Fang et al. (2025) Satellite altimetry reveals intensifying global river water level variability
Identification
- Journal: Nature Communications
- Year: 2025
- Date: 2025-12-19
- Authors: Chenqi Fang, Di Long, Qi Huang, Jean‐François Crétaux, Fabrice Papa, Frédéric Frappart, H. Liu, Colin J. Gleason, Chunhong Hu
- DOI: 10.1038/s41467-025-67682-9
Research Groups
- State Key Laboratory of Hydroscience and Engineering, Department of Hydraulic Engineering, Tsinghua University, Beijing, China.
- Key Laboratory of Hydrosphere Sciences of the Ministry of Water Resources, Tsinghua University, Beijing, China.
- School of Water Resources and Environment, China University of Geosciences, Beijing, China.
- Laboratoire d'Études en Géophysique et Océanographie Spatiales (LEGOS), Université de Toulouse (IRD/CNRS/CNES/UT), Toulouse, France.
- Institut de Recherche pour le Développement, Universidade de Brasília, Brasília, Brazil.
- ISPA, UMR1391 INRAE/Bordeaux Sciences Agro, Villenave d’Ornon, France.
- Department of Civil and Environmental Engineering, University of Massachusetts Amherst, USA.
- China Institute of Water Resources and Hydropower Research, Beijing, China.
Short Summary
This study utilizes Sentinel-3 satellite altimetry to establish a global dataset of river water levels across nearly 47,000 virtual stations, revealing that global river seasonality is intensifying while seasonal amplitudes are shrinking due to a surge in extreme hydrological events since 2021.
Objective
- To quantify global river water level (RWL) fluctuations and trends, particularly in ungauged and small-to-medium river systems, and to assess the impact of recent climate variability on seasonal dynamics and extreme events.
Study Configuration
- Spatial Scale: Global coverage across 46,993 virtual stations (VSs) in six continents, including rivers with widths as narrow as 10 m and high-altitude regions exceeding 5,000 m.

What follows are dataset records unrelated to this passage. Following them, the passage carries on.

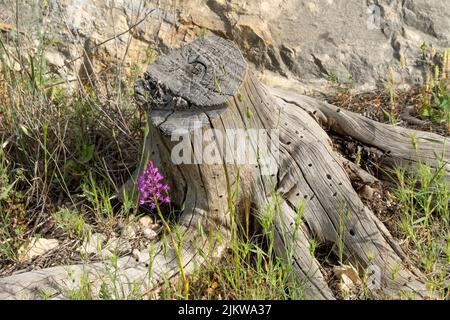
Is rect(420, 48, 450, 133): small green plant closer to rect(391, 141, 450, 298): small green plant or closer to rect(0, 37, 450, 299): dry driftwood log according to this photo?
rect(391, 141, 450, 298): small green plant

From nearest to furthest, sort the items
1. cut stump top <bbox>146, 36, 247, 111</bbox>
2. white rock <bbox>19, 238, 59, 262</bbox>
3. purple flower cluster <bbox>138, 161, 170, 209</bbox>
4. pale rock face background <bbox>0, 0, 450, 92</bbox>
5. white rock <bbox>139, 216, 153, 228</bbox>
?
purple flower cluster <bbox>138, 161, 170, 209</bbox> → cut stump top <bbox>146, 36, 247, 111</bbox> → white rock <bbox>19, 238, 59, 262</bbox> → white rock <bbox>139, 216, 153, 228</bbox> → pale rock face background <bbox>0, 0, 450, 92</bbox>

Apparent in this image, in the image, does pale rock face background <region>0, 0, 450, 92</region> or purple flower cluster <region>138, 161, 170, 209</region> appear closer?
purple flower cluster <region>138, 161, 170, 209</region>

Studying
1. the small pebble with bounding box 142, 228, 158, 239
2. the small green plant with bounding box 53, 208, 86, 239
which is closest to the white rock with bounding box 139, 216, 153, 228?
the small pebble with bounding box 142, 228, 158, 239

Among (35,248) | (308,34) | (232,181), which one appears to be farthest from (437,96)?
(35,248)

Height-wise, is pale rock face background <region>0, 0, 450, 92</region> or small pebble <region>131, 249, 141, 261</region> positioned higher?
pale rock face background <region>0, 0, 450, 92</region>

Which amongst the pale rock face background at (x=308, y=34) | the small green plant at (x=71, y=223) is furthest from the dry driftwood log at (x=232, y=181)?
the pale rock face background at (x=308, y=34)

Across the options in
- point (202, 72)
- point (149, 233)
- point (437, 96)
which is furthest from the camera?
point (437, 96)

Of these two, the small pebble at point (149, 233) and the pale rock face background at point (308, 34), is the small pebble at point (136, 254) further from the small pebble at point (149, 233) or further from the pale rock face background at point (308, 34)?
the pale rock face background at point (308, 34)

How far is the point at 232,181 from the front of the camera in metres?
3.68

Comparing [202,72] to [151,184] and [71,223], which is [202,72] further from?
[71,223]

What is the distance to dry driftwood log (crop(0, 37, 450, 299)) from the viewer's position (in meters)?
3.44

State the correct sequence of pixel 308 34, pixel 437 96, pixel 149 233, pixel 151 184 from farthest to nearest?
pixel 308 34
pixel 437 96
pixel 149 233
pixel 151 184

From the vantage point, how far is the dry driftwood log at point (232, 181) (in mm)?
3436

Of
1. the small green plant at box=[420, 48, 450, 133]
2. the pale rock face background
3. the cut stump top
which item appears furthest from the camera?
the pale rock face background
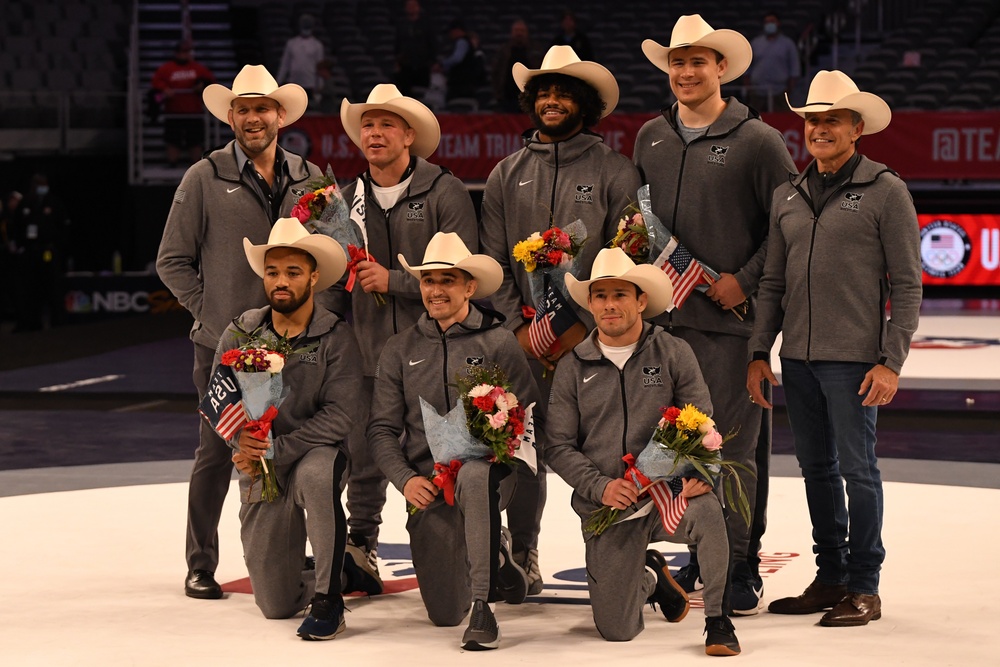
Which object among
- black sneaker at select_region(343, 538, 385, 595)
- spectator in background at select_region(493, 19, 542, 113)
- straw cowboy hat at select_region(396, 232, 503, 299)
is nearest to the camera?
straw cowboy hat at select_region(396, 232, 503, 299)

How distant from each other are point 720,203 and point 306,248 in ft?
5.44

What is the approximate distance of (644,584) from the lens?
5613 mm

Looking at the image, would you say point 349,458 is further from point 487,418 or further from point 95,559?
point 95,559

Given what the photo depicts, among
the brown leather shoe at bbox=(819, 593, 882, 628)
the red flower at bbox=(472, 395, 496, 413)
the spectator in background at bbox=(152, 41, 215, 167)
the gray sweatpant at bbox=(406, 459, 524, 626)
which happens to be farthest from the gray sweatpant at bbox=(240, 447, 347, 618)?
the spectator in background at bbox=(152, 41, 215, 167)

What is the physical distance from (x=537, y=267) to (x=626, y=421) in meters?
0.81

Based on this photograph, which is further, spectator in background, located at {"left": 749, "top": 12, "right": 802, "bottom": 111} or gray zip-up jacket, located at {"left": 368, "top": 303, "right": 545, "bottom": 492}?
spectator in background, located at {"left": 749, "top": 12, "right": 802, "bottom": 111}

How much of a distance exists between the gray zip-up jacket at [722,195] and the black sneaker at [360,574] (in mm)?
1576

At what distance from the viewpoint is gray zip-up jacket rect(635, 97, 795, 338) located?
6059 mm

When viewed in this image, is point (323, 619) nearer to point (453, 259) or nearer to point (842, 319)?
point (453, 259)

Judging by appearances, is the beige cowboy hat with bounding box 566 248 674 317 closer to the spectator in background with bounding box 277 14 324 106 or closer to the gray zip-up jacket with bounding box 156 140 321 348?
the gray zip-up jacket with bounding box 156 140 321 348

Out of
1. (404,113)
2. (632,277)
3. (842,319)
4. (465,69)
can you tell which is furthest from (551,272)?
(465,69)

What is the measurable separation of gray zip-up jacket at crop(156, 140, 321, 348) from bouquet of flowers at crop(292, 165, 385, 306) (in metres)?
0.24

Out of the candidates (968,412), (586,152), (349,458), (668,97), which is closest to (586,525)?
(349,458)

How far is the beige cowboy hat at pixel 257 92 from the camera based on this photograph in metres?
6.33
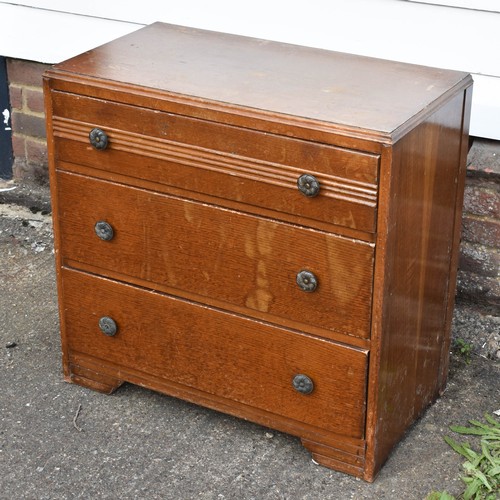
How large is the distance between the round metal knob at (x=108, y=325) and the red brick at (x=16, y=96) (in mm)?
1402

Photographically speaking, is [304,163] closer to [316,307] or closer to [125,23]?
[316,307]

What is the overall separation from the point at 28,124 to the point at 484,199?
1.82 m

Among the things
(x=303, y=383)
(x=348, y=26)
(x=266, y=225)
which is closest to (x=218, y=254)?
(x=266, y=225)

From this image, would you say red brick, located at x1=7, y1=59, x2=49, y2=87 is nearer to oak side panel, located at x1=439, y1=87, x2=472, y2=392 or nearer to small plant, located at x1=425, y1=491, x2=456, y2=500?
oak side panel, located at x1=439, y1=87, x2=472, y2=392

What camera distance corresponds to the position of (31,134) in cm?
440

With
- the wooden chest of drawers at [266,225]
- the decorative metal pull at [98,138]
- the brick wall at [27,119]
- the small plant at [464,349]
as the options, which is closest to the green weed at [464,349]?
the small plant at [464,349]

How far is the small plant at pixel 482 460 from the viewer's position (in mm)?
3047

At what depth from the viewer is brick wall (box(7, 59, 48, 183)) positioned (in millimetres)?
4305

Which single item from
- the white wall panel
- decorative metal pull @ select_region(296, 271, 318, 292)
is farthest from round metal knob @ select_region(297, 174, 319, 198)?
the white wall panel

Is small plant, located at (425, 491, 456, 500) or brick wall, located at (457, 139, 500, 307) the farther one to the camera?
A: brick wall, located at (457, 139, 500, 307)

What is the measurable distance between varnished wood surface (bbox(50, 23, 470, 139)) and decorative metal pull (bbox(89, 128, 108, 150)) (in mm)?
143

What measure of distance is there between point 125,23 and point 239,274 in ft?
4.56

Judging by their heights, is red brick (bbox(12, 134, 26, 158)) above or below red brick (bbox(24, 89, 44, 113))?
below

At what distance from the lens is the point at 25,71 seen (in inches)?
170
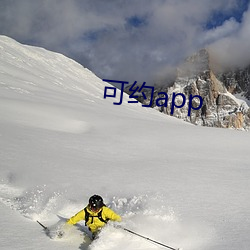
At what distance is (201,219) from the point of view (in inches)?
232

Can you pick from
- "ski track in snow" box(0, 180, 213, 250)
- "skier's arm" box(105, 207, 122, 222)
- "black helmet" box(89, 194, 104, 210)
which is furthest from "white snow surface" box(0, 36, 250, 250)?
"black helmet" box(89, 194, 104, 210)

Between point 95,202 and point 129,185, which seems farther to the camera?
point 129,185

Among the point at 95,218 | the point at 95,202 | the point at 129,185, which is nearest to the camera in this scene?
the point at 95,202

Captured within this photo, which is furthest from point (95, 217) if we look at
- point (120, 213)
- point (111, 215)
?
point (120, 213)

- Temporal Scale: September 2016 to 2024.
Methodology and Data
- Models used: Improved Multiple Subwaveform Analysis (IMSA) algorithm for radar waveform retracking; Apportionment Entropy (AE) for seasonality quantification; Robust least squares regression for trend analysis.

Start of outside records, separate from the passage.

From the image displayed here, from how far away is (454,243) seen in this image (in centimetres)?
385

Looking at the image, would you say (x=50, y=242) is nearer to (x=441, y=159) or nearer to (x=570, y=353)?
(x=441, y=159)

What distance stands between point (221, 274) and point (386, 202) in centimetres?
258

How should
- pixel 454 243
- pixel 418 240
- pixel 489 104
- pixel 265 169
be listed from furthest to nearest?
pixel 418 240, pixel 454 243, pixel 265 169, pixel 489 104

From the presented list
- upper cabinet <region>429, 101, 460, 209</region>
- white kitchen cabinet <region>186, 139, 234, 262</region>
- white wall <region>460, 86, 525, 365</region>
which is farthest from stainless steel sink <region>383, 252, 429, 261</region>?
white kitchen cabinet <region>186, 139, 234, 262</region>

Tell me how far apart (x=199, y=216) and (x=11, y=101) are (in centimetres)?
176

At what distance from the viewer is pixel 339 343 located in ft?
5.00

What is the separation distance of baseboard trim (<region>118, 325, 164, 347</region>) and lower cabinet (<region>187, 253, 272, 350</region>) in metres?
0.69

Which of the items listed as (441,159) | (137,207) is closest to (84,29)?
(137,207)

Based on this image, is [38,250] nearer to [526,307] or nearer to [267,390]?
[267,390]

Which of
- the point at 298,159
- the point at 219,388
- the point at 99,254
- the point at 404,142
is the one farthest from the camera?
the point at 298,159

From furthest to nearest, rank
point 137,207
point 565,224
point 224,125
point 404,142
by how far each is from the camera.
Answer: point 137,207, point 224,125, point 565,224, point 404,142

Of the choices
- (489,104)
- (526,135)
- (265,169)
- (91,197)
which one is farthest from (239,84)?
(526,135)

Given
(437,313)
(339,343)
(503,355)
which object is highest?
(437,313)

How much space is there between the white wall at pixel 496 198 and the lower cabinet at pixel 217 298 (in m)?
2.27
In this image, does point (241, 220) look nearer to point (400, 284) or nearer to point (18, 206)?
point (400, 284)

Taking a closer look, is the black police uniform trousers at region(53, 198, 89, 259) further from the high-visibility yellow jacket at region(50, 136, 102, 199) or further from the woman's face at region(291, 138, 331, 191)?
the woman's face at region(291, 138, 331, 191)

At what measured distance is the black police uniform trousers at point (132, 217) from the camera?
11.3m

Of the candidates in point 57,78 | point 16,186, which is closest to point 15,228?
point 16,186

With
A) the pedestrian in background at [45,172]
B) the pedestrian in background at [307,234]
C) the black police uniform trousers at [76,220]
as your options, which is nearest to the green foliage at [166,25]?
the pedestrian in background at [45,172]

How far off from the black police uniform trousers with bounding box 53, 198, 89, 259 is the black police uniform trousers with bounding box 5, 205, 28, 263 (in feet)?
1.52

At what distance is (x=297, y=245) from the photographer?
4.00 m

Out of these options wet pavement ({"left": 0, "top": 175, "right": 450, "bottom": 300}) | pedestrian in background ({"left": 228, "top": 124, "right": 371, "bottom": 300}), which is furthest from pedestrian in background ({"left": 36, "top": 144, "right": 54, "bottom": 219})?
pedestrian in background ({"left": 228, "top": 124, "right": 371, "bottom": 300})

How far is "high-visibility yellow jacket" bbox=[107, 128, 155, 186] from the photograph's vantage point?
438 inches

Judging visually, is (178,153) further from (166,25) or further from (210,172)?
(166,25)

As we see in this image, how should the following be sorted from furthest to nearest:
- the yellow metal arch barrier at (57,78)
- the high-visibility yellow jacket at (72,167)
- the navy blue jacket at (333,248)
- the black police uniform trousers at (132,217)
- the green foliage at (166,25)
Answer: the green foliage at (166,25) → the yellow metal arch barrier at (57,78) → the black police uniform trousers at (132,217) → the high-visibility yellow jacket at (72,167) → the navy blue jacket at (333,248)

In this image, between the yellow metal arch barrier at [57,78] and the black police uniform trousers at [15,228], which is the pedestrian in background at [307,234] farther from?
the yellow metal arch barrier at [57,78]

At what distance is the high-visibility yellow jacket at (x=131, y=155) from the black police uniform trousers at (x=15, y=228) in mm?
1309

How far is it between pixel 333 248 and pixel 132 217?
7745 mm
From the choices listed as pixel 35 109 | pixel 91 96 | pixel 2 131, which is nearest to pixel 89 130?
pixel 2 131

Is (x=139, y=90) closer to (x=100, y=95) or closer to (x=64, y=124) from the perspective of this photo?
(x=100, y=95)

- Data sources: Sentinel-3A and Sentinel-3B SAR altimetry; SWOT River Database (SWORD); HydroBASINS and HydroRIVERS; Global Precipitation Climatology Project (GPCP); GISS Surface Temperature Analysis (GISTEMP); GeoDAR (dam/reservoir locations); In-situ gauge data from USGS, GRDC, and the Ministry of Water Resources of China.
Main Results
- Global Fluctuations: The median global RWL fluctuation is 3.76 m, with South America showing the highest median variability (exceeding others by 1.44–2.80 m).
- Wetting and Drying Trends: 51% of stations showed RWL increases (Asia, Africa, Oceania, NW Europe), while 49% showed declines. Significant declines (p < 0.05) were found in 25% of stations, with a median rate of -1.63 cm/yr, concentrated in the Amazon and Mississippi basins.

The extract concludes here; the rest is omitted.